La serie tra la squadra dell'Arizona e quella del Texas, a dire il vero, non prometteva l'equilibrio poi mostrato per 6 gare e che sfocerà nella seconda "bella" della notte, in casa Suns visto il miglior record in regular season. Dopo le due gare giocate a Phoenix infatti, entrambe vite da Devin Booker e soci, la serie sembrava saldamente in pugno dei Suns, capaci di punire le mancanze soprattutto difensive di Luka Doncic e trascinate dal solito gioco corale e da una panchina più profonda e di impatto. Il ritorno a Dallas ha tuttavia riacceso la serie, arrivata prima sul 2-2 e, con due blow-out games, finita sul 3-3 dopo il +30 di Phoenix in gara 5 e il +27 di Dallas in gara 6.

Partite contrassegnate da una continua alternanza di provocazioni tra le due giovani superstar delle squadre, Devin Booker e Luka Doncic, con il primo ad accusare il secondo di simulare eccessivamente per mostrare i contatti agli arbitri e il secondo totalmente a proprio agio nelle provocazioni ricevute da pubblico e avversari e autore finora di 32.2 punti, 9.8 rimbalzi e 7.5 assist, con la ciliegina di una gara 6 giocata a un passo dall'eliminazione in maniera matura e decisa, confermandosi bestia nera dei propri avversari quando si tratta di tenere in vita una serie Playoffs (i suoi 39.0 punti sono la seconda miglior media della storia negli elimination-games).

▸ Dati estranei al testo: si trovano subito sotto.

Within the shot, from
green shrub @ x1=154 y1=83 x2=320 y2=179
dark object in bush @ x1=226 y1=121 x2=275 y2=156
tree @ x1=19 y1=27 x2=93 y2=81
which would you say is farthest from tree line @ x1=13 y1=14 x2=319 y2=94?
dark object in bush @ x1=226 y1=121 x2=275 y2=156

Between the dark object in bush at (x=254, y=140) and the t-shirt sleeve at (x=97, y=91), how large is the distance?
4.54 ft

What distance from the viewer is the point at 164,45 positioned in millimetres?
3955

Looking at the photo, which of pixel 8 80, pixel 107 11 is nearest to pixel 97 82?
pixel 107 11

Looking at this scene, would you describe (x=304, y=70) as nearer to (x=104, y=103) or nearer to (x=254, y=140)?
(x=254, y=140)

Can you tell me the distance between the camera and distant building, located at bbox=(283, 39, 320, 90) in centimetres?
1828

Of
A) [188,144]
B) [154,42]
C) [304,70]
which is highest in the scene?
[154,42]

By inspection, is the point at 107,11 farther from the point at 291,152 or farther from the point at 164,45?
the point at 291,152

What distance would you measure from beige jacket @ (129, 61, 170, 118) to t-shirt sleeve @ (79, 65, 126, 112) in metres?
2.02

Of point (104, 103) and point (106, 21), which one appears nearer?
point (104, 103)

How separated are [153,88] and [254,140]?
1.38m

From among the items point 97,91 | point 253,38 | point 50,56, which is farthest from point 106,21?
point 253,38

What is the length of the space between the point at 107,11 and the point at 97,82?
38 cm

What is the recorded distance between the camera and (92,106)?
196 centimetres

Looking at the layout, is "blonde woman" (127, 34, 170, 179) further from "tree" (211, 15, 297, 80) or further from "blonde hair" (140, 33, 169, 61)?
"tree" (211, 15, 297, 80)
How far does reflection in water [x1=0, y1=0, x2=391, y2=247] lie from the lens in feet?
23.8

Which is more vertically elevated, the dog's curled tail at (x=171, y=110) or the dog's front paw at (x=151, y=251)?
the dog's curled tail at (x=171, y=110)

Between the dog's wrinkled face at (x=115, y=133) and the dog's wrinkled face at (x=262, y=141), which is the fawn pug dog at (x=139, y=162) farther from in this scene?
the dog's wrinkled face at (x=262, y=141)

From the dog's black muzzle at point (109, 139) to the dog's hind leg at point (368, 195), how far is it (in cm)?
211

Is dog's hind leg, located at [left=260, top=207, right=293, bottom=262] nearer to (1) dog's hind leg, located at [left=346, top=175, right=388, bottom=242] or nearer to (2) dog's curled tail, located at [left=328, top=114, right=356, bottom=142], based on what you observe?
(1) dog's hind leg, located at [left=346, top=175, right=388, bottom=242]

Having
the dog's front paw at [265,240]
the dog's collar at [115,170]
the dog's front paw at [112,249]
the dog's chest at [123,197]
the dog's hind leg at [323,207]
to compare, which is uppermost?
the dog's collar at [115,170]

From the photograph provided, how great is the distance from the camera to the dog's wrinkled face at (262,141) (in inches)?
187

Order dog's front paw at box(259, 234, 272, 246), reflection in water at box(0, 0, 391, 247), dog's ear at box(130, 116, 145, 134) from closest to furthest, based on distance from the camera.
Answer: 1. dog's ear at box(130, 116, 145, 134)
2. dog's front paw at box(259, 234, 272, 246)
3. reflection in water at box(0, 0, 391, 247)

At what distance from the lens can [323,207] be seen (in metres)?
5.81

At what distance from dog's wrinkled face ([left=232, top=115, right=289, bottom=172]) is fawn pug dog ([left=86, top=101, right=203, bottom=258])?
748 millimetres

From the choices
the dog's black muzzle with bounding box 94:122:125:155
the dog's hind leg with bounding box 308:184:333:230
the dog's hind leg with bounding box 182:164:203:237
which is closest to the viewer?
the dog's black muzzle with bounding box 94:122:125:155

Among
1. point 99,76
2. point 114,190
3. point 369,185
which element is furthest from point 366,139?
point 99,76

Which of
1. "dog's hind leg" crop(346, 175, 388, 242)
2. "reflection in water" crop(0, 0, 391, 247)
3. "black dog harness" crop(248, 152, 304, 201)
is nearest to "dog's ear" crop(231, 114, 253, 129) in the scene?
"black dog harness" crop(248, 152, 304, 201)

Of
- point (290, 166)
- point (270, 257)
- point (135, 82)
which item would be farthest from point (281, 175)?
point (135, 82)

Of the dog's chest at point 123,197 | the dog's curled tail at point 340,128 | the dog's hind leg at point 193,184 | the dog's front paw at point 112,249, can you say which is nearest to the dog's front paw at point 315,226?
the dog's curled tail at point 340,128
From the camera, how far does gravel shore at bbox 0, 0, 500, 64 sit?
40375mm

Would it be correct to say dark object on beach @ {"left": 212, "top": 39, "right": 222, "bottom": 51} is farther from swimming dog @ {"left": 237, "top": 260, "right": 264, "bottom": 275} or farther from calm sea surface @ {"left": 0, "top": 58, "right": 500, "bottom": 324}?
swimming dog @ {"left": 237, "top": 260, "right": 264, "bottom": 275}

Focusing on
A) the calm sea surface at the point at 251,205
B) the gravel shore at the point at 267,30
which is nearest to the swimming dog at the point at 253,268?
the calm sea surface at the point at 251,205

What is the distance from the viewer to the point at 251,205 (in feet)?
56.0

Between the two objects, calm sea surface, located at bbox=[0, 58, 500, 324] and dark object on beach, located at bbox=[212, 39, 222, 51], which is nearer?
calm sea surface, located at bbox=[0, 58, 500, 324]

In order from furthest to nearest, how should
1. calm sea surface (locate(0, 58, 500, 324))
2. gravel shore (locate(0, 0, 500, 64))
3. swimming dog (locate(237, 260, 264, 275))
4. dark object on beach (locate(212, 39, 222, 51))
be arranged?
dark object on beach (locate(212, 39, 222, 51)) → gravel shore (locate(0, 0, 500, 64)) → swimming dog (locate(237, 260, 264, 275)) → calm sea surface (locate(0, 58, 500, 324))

Di contro, alla "Luka-Ball" che ha fatto spiccare il volo ai Mavs da febbraio in poi con la cessione di Krisptas Porzingis e l'assetto senza di fatto un vero e proprio lungo con cui Dallas sta costruendo i suoi successi, i Phoenix Suns schiacciasassi di regular season sembrano essere meno fluidi di quanto visto fino a qualche settimana fa. Le scorie di un primo turno sudato più del previsto contro i New Orleans Pelicans, le partite saltate da Devin Booker, un calo in qualche modo fisiologico di un Chris Paul che a 37 anni di età ha sì trascinato la squadra in più occasioni tirando però il fiato nelle ultime 2 gare (7 e 13 punti), hanno improvvisamente ridato vita a una serie che sembrava il semplice antipasto della seconda finale di Conference consecutiva dopo quella di un anno fa, poi vinta con conseguente approdo alle Finals NBA.

I Suns restano la squadra più lunga delle due, col miglior difensore (Mikal Bridges), il miglior lungo (DeAndre Ayton) e la panchina più produttiva. Le certezze di un anno intero sono state però minate dalle giocate fenomenali di Doncic, che una volta accettato di "sporcare" la serie con il trash talking che i vari Devin Booker, Jae Crowder e Chris Paul non hanno mai risparmiato da gara 1 su di lui, oggi fa più paura che mai in gara secca. Anche perché l'ultima giocata non è andata malissimo…

È il bello di giocarsi tutto in 48 minuti, un qualcosa che per la logica dei Playoffs viene vissuta dai tifosi e dagli stessi protagonisti in campo in modo speciale. Una stagione lunga 100 partite, un percorso iniziato a ottobre, 48 minuti per veder sfumare tutto o proseguire nel sogno. Le due parole più belle dello sport, non a caso: gara sette.